__Stated exercise__: Reproduce all of the entries below, changing each occurrence of "driftwood" to "washed-up log" and keeping every other character the same.

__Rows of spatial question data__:
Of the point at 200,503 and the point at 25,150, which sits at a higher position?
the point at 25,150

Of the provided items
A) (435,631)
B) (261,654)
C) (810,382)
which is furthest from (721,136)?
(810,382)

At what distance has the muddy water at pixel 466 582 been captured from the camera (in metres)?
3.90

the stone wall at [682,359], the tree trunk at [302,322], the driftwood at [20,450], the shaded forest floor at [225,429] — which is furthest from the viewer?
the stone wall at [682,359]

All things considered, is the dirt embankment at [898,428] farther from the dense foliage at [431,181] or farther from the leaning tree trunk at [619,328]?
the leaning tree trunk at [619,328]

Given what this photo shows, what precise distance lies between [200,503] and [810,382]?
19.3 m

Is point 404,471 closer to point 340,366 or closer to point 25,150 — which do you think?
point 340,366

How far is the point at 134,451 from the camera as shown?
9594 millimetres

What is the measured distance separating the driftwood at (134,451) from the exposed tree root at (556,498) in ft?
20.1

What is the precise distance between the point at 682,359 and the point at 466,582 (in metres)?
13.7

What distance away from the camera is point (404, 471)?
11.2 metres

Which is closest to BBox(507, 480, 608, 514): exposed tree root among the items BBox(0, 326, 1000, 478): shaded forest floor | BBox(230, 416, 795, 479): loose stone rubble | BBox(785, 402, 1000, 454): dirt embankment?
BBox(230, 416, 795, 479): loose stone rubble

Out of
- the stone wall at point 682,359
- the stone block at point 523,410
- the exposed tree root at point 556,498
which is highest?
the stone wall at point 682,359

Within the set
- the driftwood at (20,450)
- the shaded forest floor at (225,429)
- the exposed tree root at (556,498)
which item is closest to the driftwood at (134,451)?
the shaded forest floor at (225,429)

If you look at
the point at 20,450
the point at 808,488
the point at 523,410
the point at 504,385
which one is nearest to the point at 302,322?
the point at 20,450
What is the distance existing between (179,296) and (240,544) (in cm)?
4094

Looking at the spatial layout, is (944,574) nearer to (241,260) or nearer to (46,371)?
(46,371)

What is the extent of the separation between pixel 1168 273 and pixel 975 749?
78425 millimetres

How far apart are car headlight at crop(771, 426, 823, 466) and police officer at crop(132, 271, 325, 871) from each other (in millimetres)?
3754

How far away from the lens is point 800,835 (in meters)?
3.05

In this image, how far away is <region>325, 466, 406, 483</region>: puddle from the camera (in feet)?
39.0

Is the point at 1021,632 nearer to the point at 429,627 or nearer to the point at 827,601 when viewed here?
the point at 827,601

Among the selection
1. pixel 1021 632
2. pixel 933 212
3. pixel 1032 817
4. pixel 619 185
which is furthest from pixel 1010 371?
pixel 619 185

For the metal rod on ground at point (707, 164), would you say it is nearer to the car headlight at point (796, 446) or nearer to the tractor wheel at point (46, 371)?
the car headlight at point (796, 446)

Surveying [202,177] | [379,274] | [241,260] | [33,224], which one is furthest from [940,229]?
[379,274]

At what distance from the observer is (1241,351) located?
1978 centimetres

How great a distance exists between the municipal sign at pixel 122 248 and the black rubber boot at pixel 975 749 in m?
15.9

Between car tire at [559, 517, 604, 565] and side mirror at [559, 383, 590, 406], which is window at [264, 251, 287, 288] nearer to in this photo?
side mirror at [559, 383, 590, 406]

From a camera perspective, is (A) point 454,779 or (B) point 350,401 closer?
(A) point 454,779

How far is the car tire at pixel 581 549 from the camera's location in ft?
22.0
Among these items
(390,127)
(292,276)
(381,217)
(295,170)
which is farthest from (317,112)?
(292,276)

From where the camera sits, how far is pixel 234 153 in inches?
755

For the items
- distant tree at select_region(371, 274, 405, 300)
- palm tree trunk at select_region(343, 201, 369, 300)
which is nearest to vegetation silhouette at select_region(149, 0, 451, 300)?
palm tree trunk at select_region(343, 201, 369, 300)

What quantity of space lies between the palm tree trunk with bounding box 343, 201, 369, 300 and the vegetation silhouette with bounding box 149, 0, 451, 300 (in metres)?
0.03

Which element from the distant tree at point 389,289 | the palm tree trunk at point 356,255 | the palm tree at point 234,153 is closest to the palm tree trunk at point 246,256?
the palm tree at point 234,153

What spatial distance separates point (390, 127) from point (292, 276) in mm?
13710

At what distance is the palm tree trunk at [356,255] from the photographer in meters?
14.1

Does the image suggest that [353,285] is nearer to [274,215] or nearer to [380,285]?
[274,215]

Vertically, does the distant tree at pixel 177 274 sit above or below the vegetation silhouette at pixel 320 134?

__Task solution__:
Of the point at 200,503 and the point at 25,150, which sits at a higher position?
the point at 25,150

Of the provided items
A) (435,631)
B) (261,654)
C) (810,382)
which is furthest from (721,136)?
(810,382)

At what distance has the muddy water at pixel 466 582 been captured from the camera (in metres)?
3.90

the stone wall at [682,359], the tree trunk at [302,322], the washed-up log at [20,450], the shaded forest floor at [225,429] — which is furthest from the viewer?
the stone wall at [682,359]

All things considered, is the dirt embankment at [898,428] farther from the dense foliage at [431,181] or farther from the leaning tree trunk at [619,328]?
the leaning tree trunk at [619,328]

Given what this photo shows, what precise distance lies between [200,503] and [810,382]?
19.3 m

Is point 404,471 closer to point 340,366 or closer to point 25,150 — which do you think?
point 340,366

How far is the point at 134,451 from the camera as shown?
9594 millimetres

What is the measured distance separating the washed-up log at (134,451) from the exposed tree root at (556,498) in ft?
20.1

What is the precise distance between the point at 682,359 and the point at 466,582 (in metres)?
13.7

What distance away from the camera is point (404, 471)?
11.2 metres

Which is closest to BBox(507, 480, 608, 514): exposed tree root among the items BBox(0, 326, 1000, 478): shaded forest floor | BBox(230, 416, 795, 479): loose stone rubble | BBox(785, 402, 1000, 454): dirt embankment?
BBox(230, 416, 795, 479): loose stone rubble

Out of
- the stone wall at point 682,359
- the stone block at point 523,410
- the exposed tree root at point 556,498
which is highest?
the stone wall at point 682,359

Within the set
- the washed-up log at (20,450)
- the shaded forest floor at (225,429)
- the exposed tree root at (556,498)
which item is closest to the washed-up log at (134,451)?
the shaded forest floor at (225,429)

If you look at
the point at 20,450
the point at 808,488
the point at 523,410
the point at 504,385
which one is nearest to the point at 302,322?
the point at 20,450
What is the distance existing between (179,296) and (240,544) (in cm)?
4094

Looking at the spatial layout, is (944,574) nearer to (241,260) or nearer to (46,371)?
(46,371)

What is the extent of the separation between pixel 1168 273 and pixel 975 749?
78425 millimetres

How far apart are car headlight at crop(771, 426, 823, 466) and police officer at crop(132, 271, 325, 871) from each other (in millimetres)?
3754

How far away from the lens is point 800,835 (in meters)?
3.05

In this image, how far away is <region>325, 466, 406, 483</region>: puddle from the camera (in feet)?
39.0

Is the point at 1021,632 nearer to the point at 429,627 or nearer to the point at 827,601 when viewed here?
the point at 827,601

Among the selection
1. pixel 1021 632
2. pixel 933 212
3. pixel 1032 817
4. pixel 619 185
which is furthest from pixel 1010 371?
pixel 619 185

For the metal rod on ground at point (707, 164), would you say it is nearer to the car headlight at point (796, 446) or nearer to the tractor wheel at point (46, 371)?
the car headlight at point (796, 446)

Surveying [202,177] | [379,274] | [241,260] | [33,224], which one is furthest from [940,229]?
[379,274]

At what distance from the observer is (1241,351) located?
1978 centimetres

How great a distance exists between the municipal sign at pixel 122 248 and the black rubber boot at pixel 975 749 in m?
15.9

Between car tire at [559, 517, 604, 565] and side mirror at [559, 383, 590, 406], which is window at [264, 251, 287, 288] nearer to in this photo?
side mirror at [559, 383, 590, 406]

From a camera perspective, is (A) point 454,779 or (B) point 350,401 closer?
(A) point 454,779

How far is the car tire at pixel 581 549 from the camera's location in ft?
22.0
Among these items
(390,127)
(292,276)
(381,217)
(295,170)
which is farthest from (317,112)?
(292,276)

From where the camera sits, how far is pixel 234 153 in inches?
755

For the items
- distant tree at select_region(371, 274, 405, 300)
- palm tree trunk at select_region(343, 201, 369, 300)
which is nearest to vegetation silhouette at select_region(149, 0, 451, 300)?
palm tree trunk at select_region(343, 201, 369, 300)

What quantity of space lies between the palm tree trunk with bounding box 343, 201, 369, 300 and the vegetation silhouette with bounding box 149, 0, 451, 300 (in metres)?
0.03

Which element from the distant tree at point 389,289 | the palm tree trunk at point 356,255 | the palm tree at point 234,153 is closest to the palm tree trunk at point 246,256?
the palm tree at point 234,153

What spatial distance separates point (390, 127) from point (292, 276) in mm?
13710

At what distance is the palm tree trunk at [356,255] from the photographer in meters?
14.1

Does the image suggest that [353,285] is nearer to [274,215] or nearer to [380,285]?
[274,215]

Vertically, does the distant tree at pixel 177 274 sit above or below the vegetation silhouette at pixel 320 134?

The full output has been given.